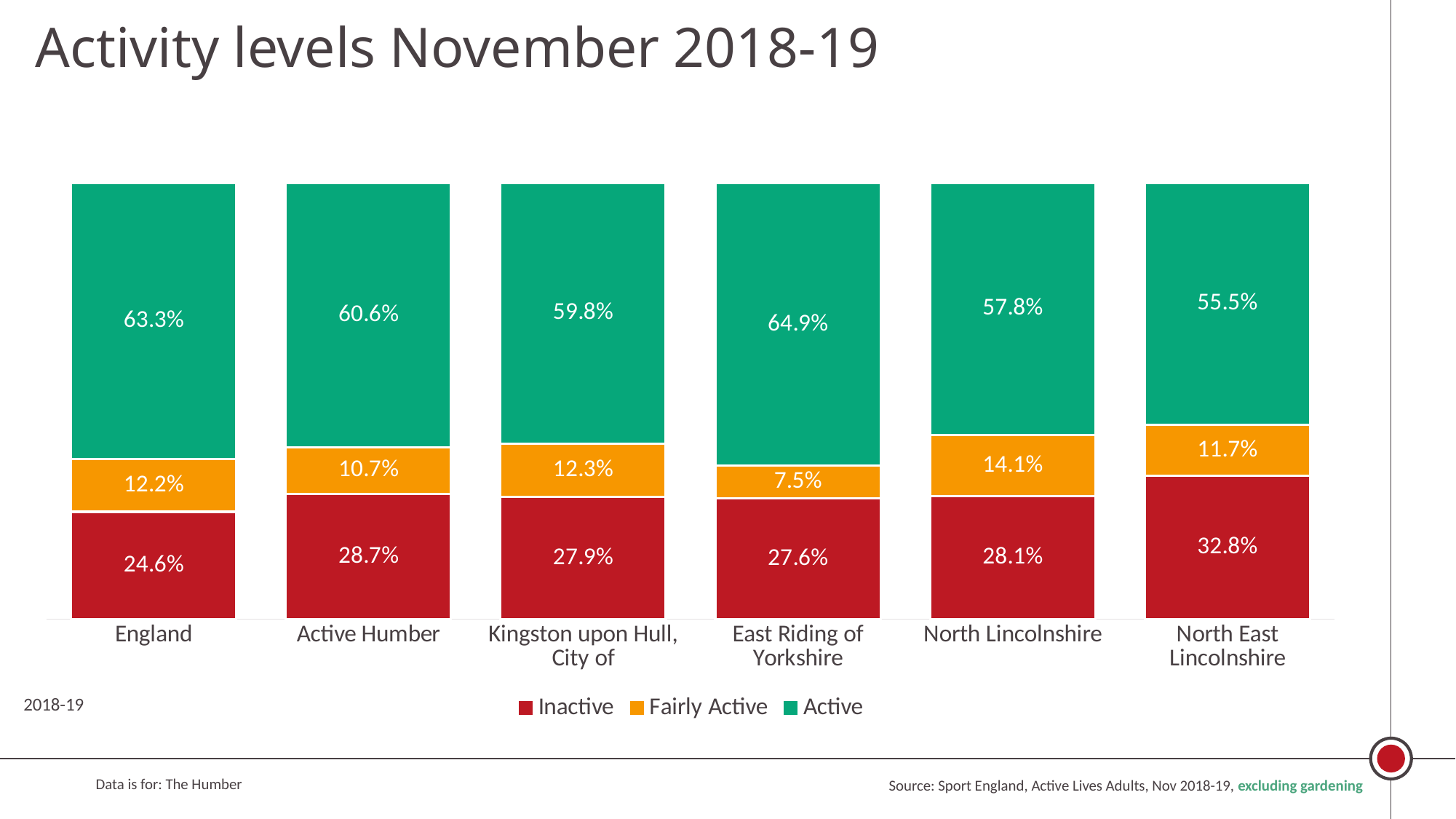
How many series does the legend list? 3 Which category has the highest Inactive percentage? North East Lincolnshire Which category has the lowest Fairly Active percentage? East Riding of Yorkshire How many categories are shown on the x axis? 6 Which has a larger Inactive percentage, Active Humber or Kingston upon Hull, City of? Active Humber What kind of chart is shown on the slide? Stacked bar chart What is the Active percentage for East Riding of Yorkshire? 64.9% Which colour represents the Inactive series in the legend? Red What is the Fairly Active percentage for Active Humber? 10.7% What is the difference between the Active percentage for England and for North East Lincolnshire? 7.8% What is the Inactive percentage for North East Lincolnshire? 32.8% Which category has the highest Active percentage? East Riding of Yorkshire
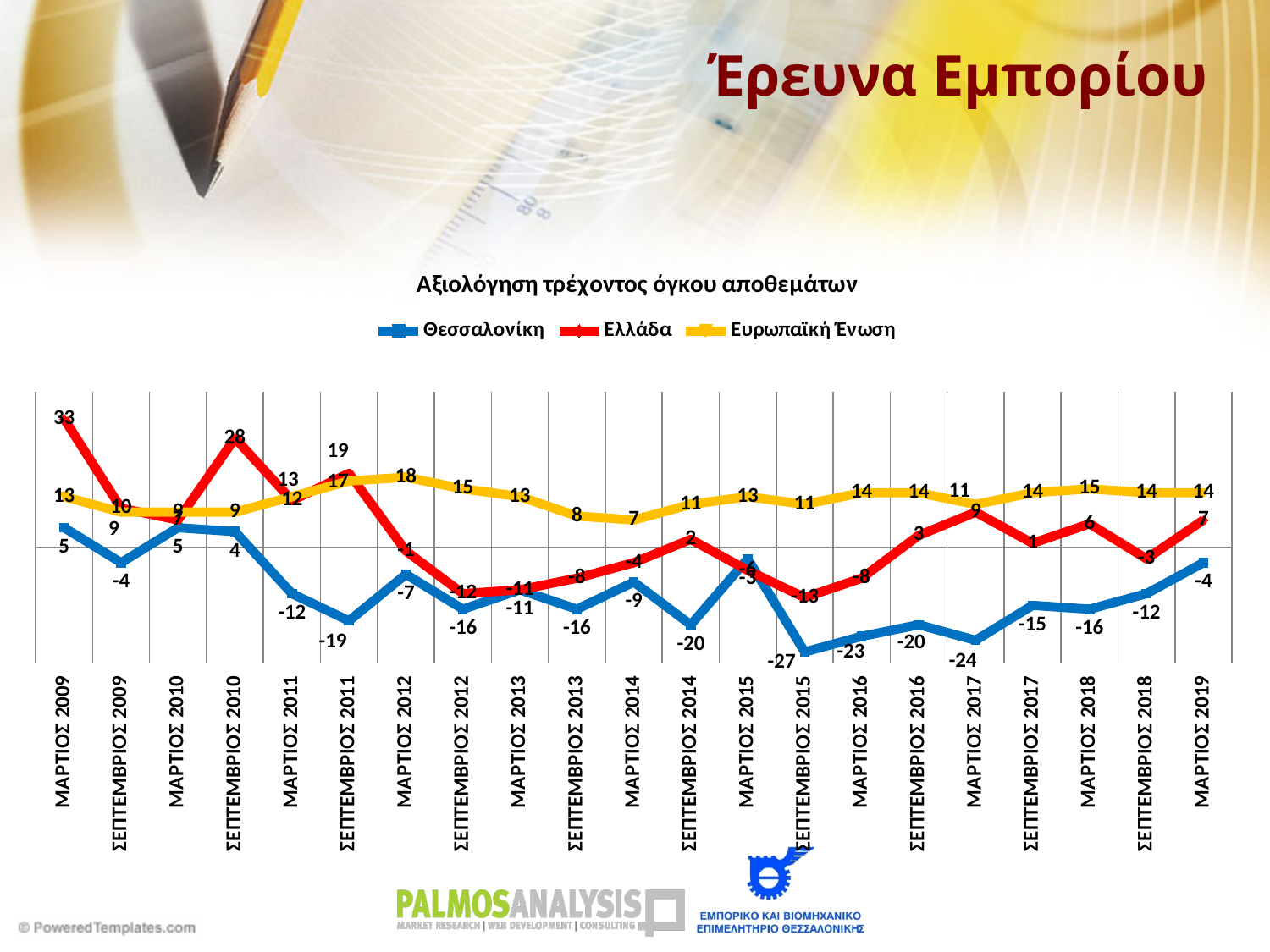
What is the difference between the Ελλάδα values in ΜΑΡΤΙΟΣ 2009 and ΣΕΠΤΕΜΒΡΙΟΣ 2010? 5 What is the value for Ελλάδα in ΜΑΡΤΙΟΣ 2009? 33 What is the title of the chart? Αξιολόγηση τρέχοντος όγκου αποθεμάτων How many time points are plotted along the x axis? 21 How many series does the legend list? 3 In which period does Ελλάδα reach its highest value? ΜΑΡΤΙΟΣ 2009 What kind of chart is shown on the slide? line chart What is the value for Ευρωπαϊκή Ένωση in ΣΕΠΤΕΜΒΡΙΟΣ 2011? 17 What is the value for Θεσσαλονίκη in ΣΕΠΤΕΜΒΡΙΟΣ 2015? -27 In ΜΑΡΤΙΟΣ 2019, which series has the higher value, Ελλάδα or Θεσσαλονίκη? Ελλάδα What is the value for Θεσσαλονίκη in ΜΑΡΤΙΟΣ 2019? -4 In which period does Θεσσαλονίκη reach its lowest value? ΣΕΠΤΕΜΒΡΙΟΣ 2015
--
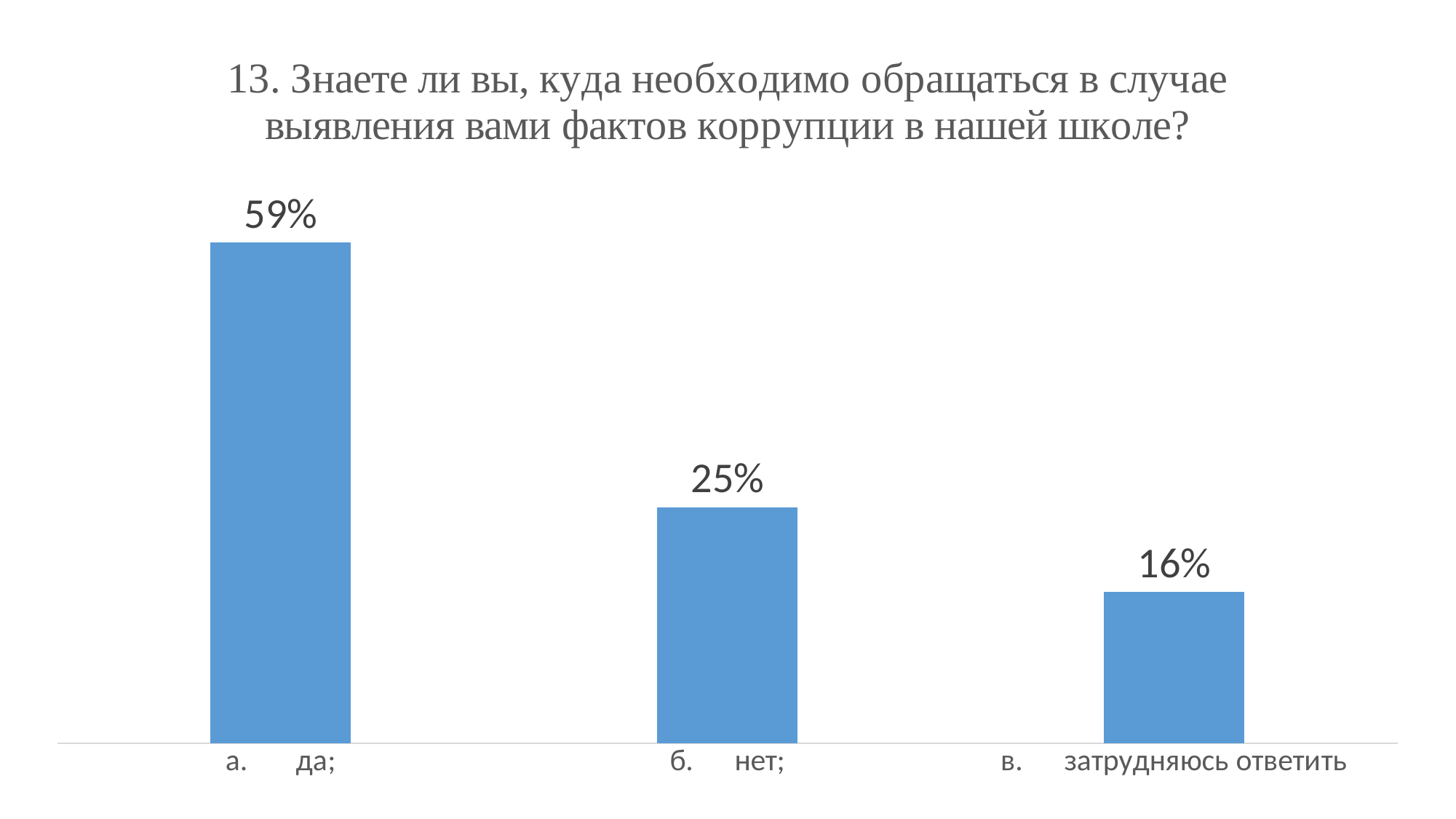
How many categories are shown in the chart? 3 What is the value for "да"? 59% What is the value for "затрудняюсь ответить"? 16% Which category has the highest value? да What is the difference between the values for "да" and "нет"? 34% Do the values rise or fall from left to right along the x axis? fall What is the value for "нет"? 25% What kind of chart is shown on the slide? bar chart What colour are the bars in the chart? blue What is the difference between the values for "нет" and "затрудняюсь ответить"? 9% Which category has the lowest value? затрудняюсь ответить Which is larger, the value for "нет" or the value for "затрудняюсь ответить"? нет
...
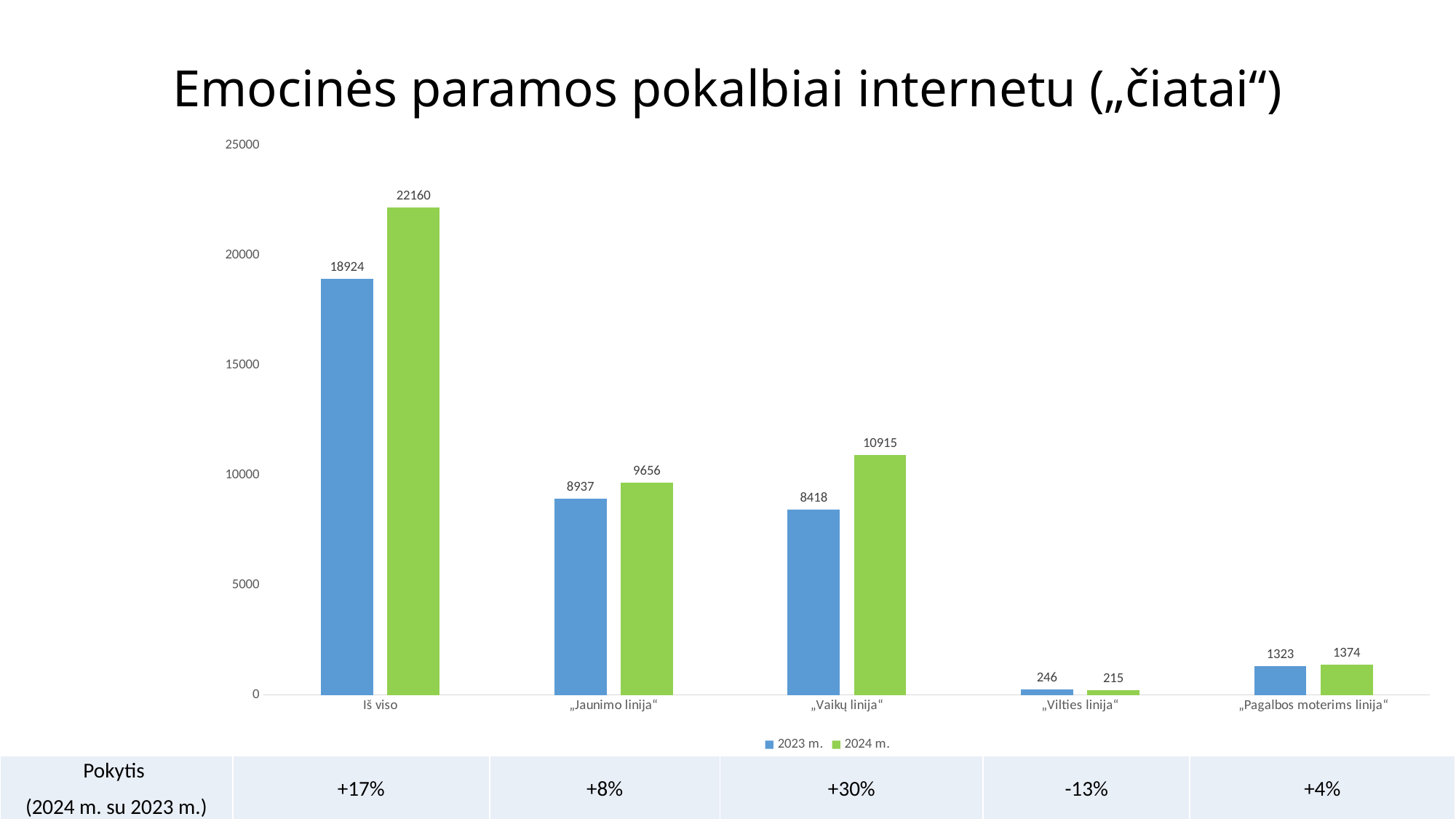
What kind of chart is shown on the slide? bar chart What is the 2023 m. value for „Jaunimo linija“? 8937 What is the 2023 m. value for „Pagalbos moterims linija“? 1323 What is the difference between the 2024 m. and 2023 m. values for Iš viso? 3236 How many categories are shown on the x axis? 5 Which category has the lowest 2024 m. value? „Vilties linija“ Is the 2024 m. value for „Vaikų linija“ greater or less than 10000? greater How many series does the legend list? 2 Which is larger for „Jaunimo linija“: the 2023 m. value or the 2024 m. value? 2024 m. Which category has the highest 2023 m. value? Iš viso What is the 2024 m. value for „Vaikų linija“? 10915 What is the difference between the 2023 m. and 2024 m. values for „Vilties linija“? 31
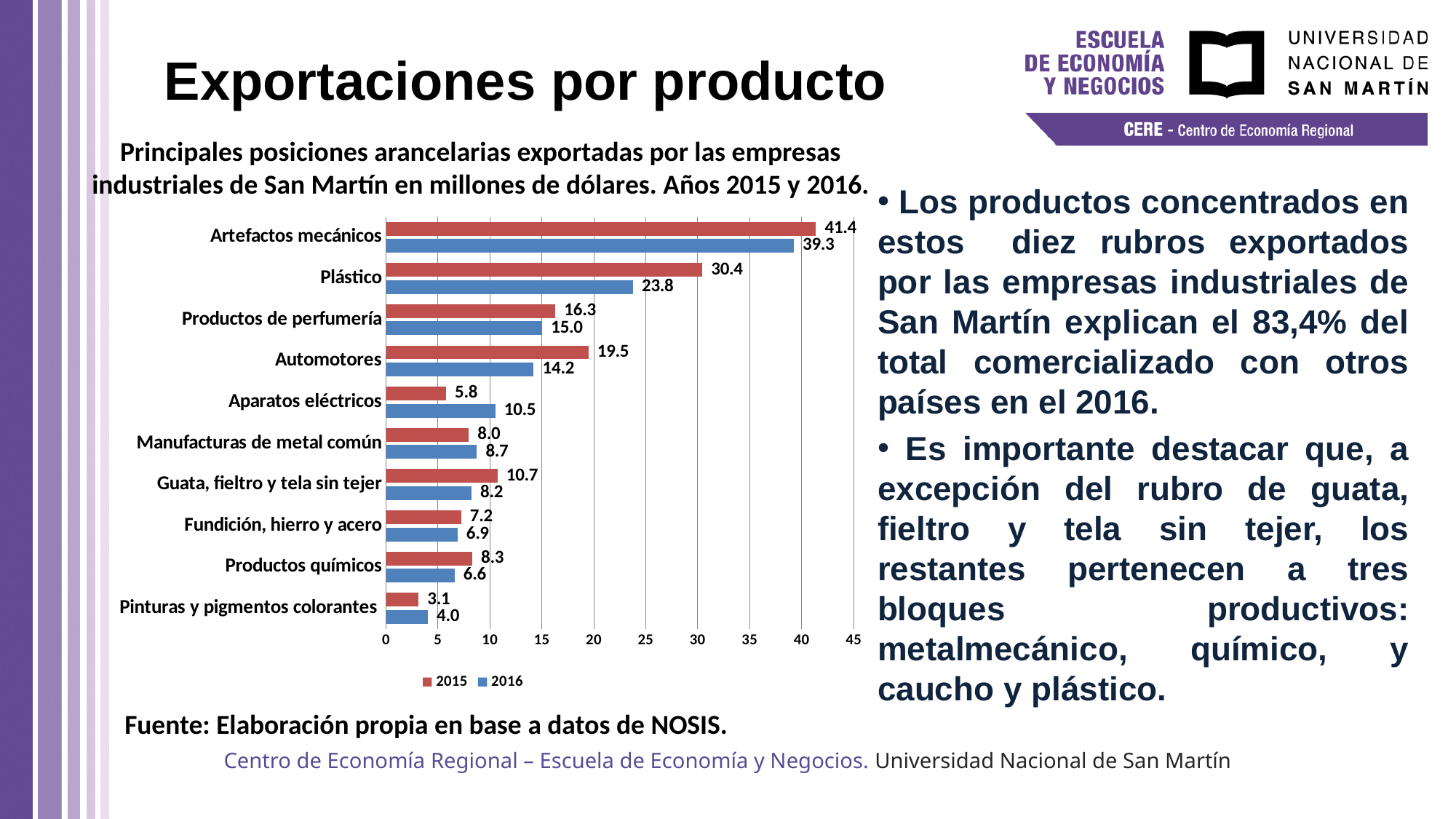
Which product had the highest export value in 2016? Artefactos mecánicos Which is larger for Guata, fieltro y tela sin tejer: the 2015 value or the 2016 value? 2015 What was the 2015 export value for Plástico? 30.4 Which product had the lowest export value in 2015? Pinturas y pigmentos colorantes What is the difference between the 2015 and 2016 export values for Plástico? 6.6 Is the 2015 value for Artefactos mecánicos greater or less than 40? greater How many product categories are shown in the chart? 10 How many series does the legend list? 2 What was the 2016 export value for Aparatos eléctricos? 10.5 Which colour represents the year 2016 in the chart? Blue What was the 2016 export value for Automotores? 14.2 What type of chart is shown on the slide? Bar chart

= The problem =
Collect every line of the data above that contains the word "greater", and copy each one in full.

= Written answer =
What kind of chart is shown on the slide? bar chart What is the 2023 m. value for „Jaunimo linija“? 8937 What is the 2023 m. value for „Pagalbos moterims linija“? 1323 What is the difference between the 2024 m. and 2023 m. values for Iš viso? 3236 How many categories are shown on the x axis? 5 Which category has the lowest 2024 m. value? „Vilties linija“ Is the 2024 m. value for „Vaikų linija“ greater or less than 10000? greater How many series does the legend list? 2 Which is larger for „Jaunimo linija“: the 2023 m. value or the 2024 m. value? 2024 m. Which category has the highest 2023 m. value? Iš viso What is the 2024 m. value for „Vaikų linija“? 10915 What is the difference between the 2023 m. and 2024 m. values for „Vilties linija“? 31
Which product had the highest export value in 2016? Artefactos mecánicos Which is larger for Guata, fieltro y tela sin tejer: the 2015 value or the 2016 value? 2015 What was the 2015 export value for Plástico? 30.4 Which product had the lowest export value in 2015? Pinturas y pigmentos colorantes What is the difference between the 2015 and 2016 export values for Plástico? 6.6 Is the 2015 value for Artefactos mecánicos greater or less than 40? greater How many product categories are shown in the chart? 10 How many series does the legend list? 2 What was the 2016 export value for Aparatos eléctricos? 10.5 Which colour represents the year 2016 in the chart? Blue What was the 2016 export value for Automotores? 14.2 What type of chart is shown on the slide? Bar chart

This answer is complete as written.